Pointe-aux-Trembles & Montréal-Est
12:36 24 juillet 2020 | mise à jour le: 24 juillet 2020 à 17:31 temps de lecture: 4 minutes

Des aînés souffrent de solitude malgré le déconfinement

Des aînés souffrent de solitude malgré le déconfinement
Photo: Marcelo Endelli/Getty ImagesLe déconfinement tarde à arriver pour plusieurs aînés.

Au cours des derniers mois, le confinement a exacerbé la solitude chez plusieurs aînés. Bien que le déconfinement se fasse maintenant de façon progressive, plusieurs d’entre eux restent aux prises d’un isolement tenace.

« La solitude, chez plusieurs personnes âgées, est une constante. », rappelle François Béland, professeur à l’École de santé publique de l’Université de Montréal et chercheur à l’Institut Lady Davis de l’Hôpital général juif.

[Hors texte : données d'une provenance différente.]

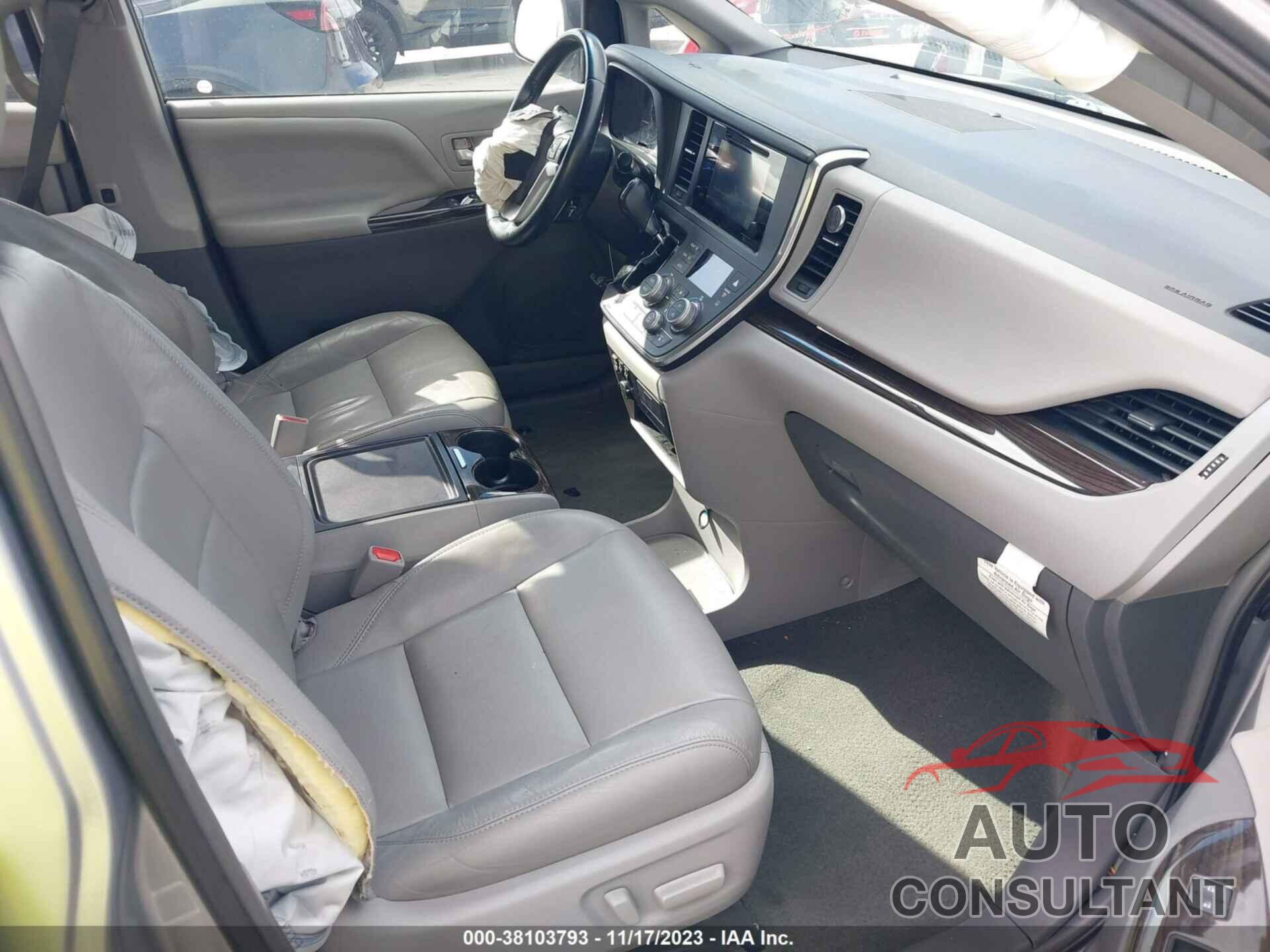 TOYOTA SIENNA 2017 - 5TDYZ3DC6HS766855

«Pour d’autres, c’est arrivé comme un choc. Toute solitude qui est causée comme un choc, c’est ça qui a les effets les plus importants.» ajoute-t-il.

Déconfinement, oui, mais…

«Le déconfinement est là, mais est là à moitié», lance Kim Dutremble, intervenante communautaire et directrice des logements par intérim des habitations Mainbourg.

Groupes limités à 10 personnes, principe de distanciation sociale, masque obligatoire : les choses ne sont pas revenues à la normale pour ses résidents.

Pour elle, les personnes aînées souffrent en quelque sorte des bonnes intentions de leurs proches, qui hésitent parfois à les visiter pour des raisons sanitaires. «Ils sont craintifs car on leur a dit de faire attention, mais leur famille aussi l’est. On leur a dit « Fais attention à grand-papa, à grand-maman »», s’exclame Mme. Dutremble.

«La proximité, le toucher, c’est ça qui leur manque le plus», ajoute l’intervenante.

Activités limitées

Pour Julien Beaulieu, coordonnateur général de l’AQDR-PDÎ, plusieurs personnes âgées ont l’habitude d’avoir un agenda bien rempli. Présentement, ces personnes se retrouvent désemparées face à l’impossibilité de réaliser plusieurs activités.

Par exemple, les services réduits dans des endroits comme les bibliothèques chamboulent les habitudes de beaucoup d’aînés, croit M. Beaulieu.

Au nombre des activités qui ont dû être délaissées se trouve le bénévolat. Beaucoup de bénévoles ont plus de 70 ans, ce qui diminue par le fait même l’offre de services dans le milieu communautaire.

«Présentement sur les 40 [bénévoles], seulement 5 ont accepté de reprendre en temps de COVID», illustre Louise Crousset, directrice de l’Association bénévole PAT/ME.

Les consignes concernant les personnes âgées de 70 ans et plus se sont assouplies au début du mois de mai. Pourtant, la Santé publique conseille toujours aux personnes aînées de rester à la maison, de forme générale.

Des impacts sur la santé physique et mentale

Pour M. Béland , les personnes déjà vulnérables sont plus à risque face à la solitude et au choc du confinement.

«[Certaines personnes] commencent à avoir des petits problèmes de mémoire, des petites détériorations cognitives, qui en temps normal ne posent pas problème. Mais quand arrive un événement comme ça qui désorganise la personne, ça a un impact majeur sur la personne.»

Par ailleurs, M. Béland croit que les effets négatifs de l’isolement sur la santé physique et mentale pourraient prendre plusieurs mois à se manifester concrètement. Il craint d’ailleurs que ces effets puissent être durs à renverser.

«On est tellement préoccupés par la COVID, on a peur d’une deuxième vague.», mentionne-t-il. «Reste que, en ce moment, on ne perçoit pas ces problèmes-là, à part peut-être en CHSLD.» s’inquiète-t-il.

Des initiatives pour contrer la solitude chez les aînés

À Pointe-aux-Trembles, plusieurs initiatives sont en branle pour contrer le problème de la solitude. «[On] a été très actif durant les dernières semaines», affirme Jonathan Roy, directeur général de la Corporation de développement communautaire (CDC) de la Pointe.

La CDC travaille notamment sur un projet pour adopter un virage numérique. Le projet vise à familiariser les aînés aux outils technologiques, notamment pour être en contact avec leurs proches.

Du côté des Habitations Mainbourg, des groupes seront par ailleurs organisés au mois d’août pour que les résidents puissent s’exprimer, afin «d’extérioriser les troubles vécus durant la crise», explique  Mme Dutremble.